Retype, word for word, every line from the one holding "The researchers measured how collateral" through the one holding "Answer (YES/NO): YES" in the entries below, both included, and only those lines.

# # # # # # #

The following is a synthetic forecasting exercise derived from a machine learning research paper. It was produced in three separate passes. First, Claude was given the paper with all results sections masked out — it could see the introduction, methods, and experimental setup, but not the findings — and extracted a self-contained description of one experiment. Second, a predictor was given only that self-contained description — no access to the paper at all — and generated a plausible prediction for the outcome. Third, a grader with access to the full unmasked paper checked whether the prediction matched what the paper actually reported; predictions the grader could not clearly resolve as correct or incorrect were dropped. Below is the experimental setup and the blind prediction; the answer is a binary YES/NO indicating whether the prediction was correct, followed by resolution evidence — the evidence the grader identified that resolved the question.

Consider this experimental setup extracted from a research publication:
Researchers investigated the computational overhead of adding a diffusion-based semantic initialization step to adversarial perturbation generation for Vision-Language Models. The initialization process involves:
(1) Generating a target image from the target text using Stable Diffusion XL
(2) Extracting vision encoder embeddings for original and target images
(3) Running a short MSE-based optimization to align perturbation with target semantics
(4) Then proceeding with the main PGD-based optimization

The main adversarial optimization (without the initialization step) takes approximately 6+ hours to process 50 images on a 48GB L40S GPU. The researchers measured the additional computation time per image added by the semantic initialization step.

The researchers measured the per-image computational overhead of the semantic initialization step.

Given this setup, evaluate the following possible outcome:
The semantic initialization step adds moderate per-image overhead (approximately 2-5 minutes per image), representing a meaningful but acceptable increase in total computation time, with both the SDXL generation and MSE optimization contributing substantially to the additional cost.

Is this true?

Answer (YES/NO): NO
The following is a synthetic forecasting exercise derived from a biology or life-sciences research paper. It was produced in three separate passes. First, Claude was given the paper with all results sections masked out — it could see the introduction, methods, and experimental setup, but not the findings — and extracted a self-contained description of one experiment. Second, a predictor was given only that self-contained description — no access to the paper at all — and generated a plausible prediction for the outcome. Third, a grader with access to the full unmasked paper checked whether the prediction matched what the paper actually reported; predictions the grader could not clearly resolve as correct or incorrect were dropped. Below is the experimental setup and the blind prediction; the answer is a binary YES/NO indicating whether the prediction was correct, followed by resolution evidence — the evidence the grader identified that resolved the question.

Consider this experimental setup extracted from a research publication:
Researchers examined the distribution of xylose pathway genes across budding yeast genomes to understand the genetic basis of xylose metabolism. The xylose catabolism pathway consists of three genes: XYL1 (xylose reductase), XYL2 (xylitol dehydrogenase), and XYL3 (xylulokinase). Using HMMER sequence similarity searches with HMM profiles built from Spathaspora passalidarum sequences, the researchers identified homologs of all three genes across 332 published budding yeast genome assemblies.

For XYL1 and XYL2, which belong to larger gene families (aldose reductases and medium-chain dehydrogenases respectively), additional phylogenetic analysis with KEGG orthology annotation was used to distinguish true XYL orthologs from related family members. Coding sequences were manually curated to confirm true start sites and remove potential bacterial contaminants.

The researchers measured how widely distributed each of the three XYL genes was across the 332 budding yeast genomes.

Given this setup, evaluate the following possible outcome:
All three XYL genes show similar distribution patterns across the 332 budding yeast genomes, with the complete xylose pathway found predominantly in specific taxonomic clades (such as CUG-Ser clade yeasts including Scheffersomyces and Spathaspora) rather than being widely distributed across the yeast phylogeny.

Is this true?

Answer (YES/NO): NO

# # # # # # #

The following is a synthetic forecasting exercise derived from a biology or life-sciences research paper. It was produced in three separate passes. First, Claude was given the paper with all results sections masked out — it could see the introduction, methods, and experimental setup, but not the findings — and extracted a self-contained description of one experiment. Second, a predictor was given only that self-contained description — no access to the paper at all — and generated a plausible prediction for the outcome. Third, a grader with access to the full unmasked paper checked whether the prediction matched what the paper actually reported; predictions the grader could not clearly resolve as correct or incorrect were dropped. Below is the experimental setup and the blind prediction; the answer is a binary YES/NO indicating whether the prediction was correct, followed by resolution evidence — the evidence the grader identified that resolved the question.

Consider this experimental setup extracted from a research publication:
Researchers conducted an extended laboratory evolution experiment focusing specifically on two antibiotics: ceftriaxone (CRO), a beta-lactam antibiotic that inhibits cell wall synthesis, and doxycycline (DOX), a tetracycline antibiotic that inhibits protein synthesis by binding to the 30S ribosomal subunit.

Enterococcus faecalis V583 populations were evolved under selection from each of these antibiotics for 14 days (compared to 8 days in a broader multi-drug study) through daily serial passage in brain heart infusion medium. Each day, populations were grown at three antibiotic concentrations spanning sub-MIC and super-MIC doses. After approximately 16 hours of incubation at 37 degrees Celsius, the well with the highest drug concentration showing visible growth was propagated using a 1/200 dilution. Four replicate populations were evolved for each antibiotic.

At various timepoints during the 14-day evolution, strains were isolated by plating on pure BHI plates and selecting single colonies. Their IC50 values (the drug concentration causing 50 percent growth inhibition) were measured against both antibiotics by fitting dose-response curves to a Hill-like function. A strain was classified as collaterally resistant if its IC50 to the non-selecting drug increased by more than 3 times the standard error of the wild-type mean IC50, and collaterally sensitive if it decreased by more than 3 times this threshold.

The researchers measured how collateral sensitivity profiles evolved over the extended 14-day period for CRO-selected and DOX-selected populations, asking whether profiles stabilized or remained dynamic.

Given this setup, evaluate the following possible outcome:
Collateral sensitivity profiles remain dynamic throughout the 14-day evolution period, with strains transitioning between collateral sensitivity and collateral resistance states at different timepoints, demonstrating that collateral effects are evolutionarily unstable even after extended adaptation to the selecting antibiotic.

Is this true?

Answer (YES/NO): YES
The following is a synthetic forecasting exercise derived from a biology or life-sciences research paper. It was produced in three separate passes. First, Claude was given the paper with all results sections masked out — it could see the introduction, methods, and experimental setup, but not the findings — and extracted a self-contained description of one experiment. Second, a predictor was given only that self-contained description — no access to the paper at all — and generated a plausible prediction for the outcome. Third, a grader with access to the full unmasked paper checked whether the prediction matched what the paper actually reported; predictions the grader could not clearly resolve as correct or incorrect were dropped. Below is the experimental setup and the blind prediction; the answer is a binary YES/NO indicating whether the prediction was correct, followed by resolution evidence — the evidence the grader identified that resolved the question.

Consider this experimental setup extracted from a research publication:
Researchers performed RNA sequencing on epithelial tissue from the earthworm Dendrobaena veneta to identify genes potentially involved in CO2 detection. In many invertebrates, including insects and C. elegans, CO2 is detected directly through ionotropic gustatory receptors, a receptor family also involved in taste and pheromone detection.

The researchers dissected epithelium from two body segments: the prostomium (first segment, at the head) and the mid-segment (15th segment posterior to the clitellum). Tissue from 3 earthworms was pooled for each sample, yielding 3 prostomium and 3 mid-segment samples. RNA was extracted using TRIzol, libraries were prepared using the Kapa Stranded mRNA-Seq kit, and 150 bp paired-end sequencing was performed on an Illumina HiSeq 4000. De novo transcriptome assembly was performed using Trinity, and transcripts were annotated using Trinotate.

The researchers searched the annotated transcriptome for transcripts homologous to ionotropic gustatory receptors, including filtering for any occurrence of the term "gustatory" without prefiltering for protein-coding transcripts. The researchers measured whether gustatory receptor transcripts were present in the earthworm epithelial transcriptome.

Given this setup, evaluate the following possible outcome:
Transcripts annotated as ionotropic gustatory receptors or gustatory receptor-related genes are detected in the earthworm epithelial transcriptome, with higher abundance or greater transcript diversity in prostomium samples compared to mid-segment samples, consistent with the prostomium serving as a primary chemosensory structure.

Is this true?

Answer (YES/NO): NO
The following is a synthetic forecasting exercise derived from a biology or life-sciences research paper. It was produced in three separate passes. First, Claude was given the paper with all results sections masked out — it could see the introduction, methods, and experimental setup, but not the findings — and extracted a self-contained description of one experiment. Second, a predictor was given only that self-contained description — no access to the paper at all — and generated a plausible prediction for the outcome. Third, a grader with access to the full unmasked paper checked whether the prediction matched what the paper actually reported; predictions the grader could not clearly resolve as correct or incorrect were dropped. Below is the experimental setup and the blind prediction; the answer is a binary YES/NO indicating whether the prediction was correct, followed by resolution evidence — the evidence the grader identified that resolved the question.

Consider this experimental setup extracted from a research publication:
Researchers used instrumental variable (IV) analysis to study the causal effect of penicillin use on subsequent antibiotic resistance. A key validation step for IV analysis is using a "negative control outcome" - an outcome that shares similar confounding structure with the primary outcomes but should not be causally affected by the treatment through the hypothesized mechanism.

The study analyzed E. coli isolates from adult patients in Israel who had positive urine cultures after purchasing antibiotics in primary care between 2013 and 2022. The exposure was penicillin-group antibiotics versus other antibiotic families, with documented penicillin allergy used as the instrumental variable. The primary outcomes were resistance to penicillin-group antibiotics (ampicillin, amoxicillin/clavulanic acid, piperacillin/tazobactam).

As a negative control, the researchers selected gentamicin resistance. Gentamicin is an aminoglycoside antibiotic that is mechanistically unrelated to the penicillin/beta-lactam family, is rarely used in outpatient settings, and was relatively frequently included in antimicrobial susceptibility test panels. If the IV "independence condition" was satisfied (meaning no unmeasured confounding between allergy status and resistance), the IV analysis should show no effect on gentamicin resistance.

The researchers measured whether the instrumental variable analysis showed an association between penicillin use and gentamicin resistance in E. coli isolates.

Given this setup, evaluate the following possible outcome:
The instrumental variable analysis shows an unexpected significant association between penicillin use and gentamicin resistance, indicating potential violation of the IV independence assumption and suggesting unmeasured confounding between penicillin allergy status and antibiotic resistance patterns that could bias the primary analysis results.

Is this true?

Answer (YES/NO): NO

# # # # # # #

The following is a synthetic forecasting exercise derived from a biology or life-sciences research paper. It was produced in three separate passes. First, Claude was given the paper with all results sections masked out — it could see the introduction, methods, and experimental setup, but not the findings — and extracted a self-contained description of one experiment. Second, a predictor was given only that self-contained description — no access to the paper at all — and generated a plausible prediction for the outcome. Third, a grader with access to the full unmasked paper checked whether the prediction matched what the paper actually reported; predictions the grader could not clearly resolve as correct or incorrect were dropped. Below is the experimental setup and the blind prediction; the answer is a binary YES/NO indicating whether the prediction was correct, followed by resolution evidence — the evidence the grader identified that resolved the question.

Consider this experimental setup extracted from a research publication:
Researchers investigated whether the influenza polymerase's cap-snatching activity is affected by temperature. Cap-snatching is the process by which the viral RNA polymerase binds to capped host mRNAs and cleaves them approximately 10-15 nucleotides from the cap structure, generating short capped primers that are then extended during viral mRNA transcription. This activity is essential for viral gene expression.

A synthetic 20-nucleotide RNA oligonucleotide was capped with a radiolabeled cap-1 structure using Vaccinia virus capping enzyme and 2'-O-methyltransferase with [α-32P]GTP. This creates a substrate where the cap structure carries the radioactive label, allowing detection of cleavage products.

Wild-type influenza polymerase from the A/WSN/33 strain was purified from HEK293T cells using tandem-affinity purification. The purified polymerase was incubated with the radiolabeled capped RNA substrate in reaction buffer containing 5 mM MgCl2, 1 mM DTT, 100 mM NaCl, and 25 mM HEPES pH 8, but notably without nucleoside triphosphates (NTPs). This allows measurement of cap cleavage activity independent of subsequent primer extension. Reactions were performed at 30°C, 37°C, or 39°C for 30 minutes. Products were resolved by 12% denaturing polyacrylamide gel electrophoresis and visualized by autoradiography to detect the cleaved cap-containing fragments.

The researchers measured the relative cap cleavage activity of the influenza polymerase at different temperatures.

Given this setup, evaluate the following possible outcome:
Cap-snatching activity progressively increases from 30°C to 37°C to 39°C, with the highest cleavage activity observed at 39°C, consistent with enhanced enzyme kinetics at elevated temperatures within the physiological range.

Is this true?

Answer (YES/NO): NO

# # # # # # #

■ Solution to this problem ■
The researchers measured how collateral sensitivity profiles evolved over the extended 14-day period for CRO-selected and DOX-selected populations, asking whether profiles stabilized or remained dynamic.

Given this setup, evaluate the following possible outcome:
Collateral sensitivity profiles remain dynamic throughout the 14-day evolution period, with strains transitioning between collateral sensitivity and collateral resistance states at different timepoints, demonstrating that collateral effects are evolutionarily unstable even after extended adaptation to the selecting antibiotic.

Is this true?

Answer (YES/NO): YES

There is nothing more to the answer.